======== WORKING DATA ========
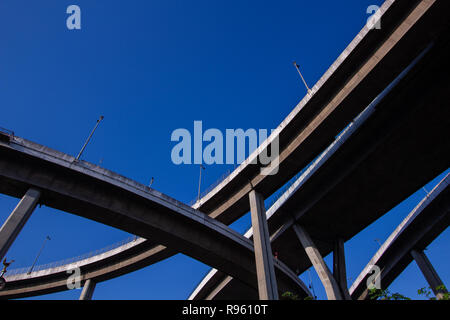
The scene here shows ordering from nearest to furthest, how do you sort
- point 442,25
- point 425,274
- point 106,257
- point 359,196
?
point 442,25 → point 359,196 → point 106,257 → point 425,274

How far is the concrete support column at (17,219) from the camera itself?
14248 millimetres

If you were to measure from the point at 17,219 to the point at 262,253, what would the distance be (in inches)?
586

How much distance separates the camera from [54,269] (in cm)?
2820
========
● INSTRUCTION: Can you write out every line of the records above word for word, leaving the pictures out?

● OUTPUT FOR THIS TASK:
The scene here shows ordering from nearest to furthest, how do you sort
- point 442,25
- point 425,274
- point 106,257
- point 359,196
?
point 442,25 → point 359,196 → point 106,257 → point 425,274

How far is the concrete support column at (17,219) from the camera itself?
14248 millimetres

If you were to measure from the point at 17,219 to the point at 262,253, what would the distance be (in inches)?
586

How much distance separates the camera from [54,269] (in cm)?
2820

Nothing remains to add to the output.